Professore, che succederebbe in caso di nuova pandemia?
Dicevo che siamo più pronti. Ma la definizione di «pronto» è complicata. È vero che, in linea di massima, può essere delineato un evento pandemico ma è molto difficile prevederne i «dettagli»: il comportamento del microrganismo scatenante, le modalità di trasmissione, gli impatti. Tutti aspetti che avranno una definizione più adeguata e aggiornata nel nuovo Piano pandemico.
Che però, nonostante polemiche, inchieste, dibattiti, ancora non c’è. È ora al vaglio delle Regioni ma quanta fatica per il suo varo, non le pare?
Dovrebbe chiederlo al governo. Nel 2024 ne arrivò uno in stadio molto avanzato che, a un certo punto, per motivi politici, fu fermato per un anno. Adesso che la discussione è ripresa, la decisione definitiva è solo politica. Anche se una grossa novità già c’è.
Quale?
Rispetto al 2020, oggi tutte le Regioni e tutte le aziende sanitarie d’Italia hanno un piano pandemico. È un grande passo avanti. Ecco perché siamo più pronti di prima.
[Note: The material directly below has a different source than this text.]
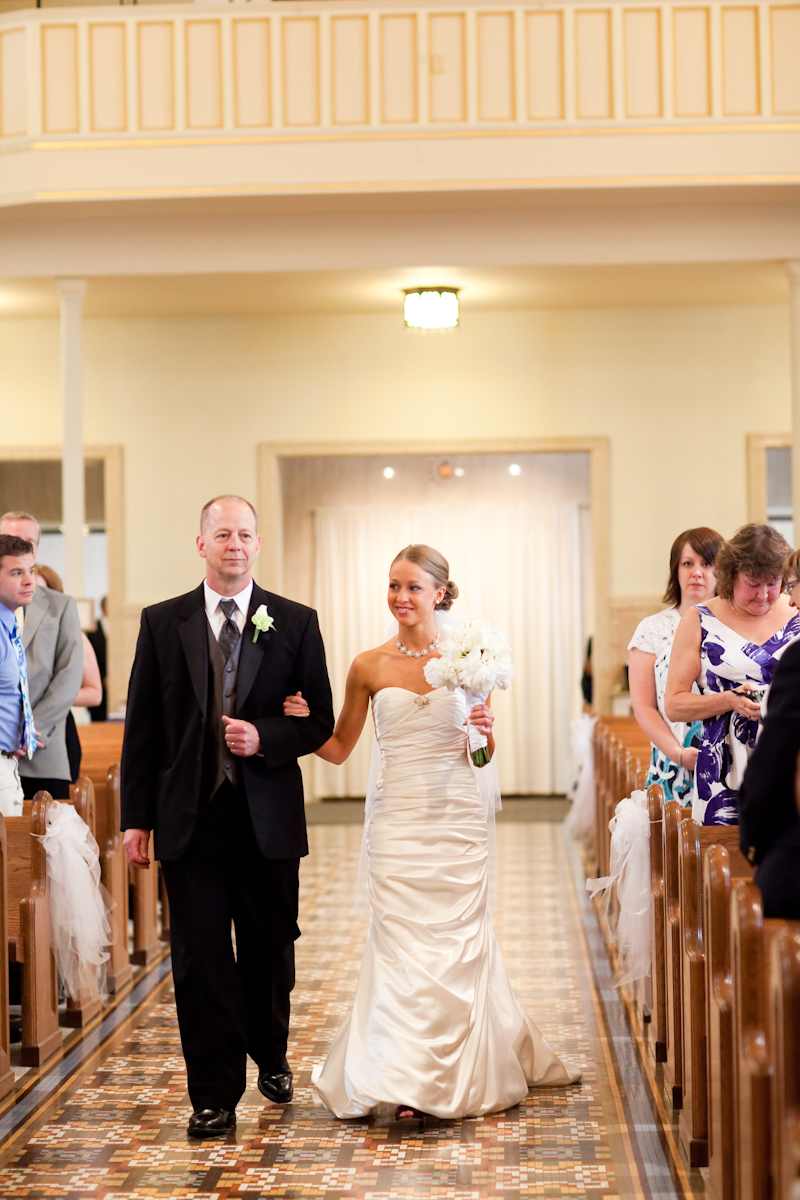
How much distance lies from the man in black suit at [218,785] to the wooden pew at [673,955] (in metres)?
1.12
Ma in caso di emergenza, come si crea un coordinamento immediato tra tutte le Regioni e le Province autonome?
Con il Piano nazionale...
Quindi mettiamoci comodi e incrociamo le dita.
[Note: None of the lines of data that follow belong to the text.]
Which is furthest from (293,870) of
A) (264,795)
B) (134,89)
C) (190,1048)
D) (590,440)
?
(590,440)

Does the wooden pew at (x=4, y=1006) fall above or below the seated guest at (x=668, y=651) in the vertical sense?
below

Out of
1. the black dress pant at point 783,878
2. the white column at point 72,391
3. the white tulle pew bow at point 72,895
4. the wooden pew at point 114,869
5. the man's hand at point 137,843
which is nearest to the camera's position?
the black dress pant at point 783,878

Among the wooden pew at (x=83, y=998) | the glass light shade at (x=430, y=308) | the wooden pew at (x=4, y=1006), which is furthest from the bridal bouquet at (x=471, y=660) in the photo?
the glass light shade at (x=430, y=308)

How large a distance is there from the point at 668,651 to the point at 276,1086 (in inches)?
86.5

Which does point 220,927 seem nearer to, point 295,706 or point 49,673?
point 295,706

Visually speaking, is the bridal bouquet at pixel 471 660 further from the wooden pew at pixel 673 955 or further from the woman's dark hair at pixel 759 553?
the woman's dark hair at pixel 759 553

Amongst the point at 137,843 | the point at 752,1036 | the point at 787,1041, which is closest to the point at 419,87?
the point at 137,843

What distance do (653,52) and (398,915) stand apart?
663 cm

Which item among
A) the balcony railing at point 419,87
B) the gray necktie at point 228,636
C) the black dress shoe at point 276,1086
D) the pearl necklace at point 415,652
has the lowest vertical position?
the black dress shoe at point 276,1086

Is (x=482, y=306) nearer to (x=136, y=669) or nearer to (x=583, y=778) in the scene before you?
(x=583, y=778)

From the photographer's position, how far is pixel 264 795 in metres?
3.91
Il Piano arriverà. Tecnicamente abbiamo già delle condotte differenti da adottare rispetto al 2020.
Per esempio?
Sappiamo quanti dispositivi di protezione occorrono anche per le situazioni più estreme.
I piani precedenti non lo indicavano?
Prima vi erano indicazioni approssimative.
Tipo?
C’erano prescrizioni del tipo: «Servono mascherine in numero sufficiente», ma il numero non era indicato. Oggi abbiamo la stima esatta delle provviste di mascherine, guanti e dei dispositivi di sicurezza occorrenti. Sappiamo come poter operare in breve tempo un piano di espansione dei posti letto; sappiamo dove si può fare, per quali reparti, con quali forze. Abbiamo una consapevolezza di gran lunga maggiore.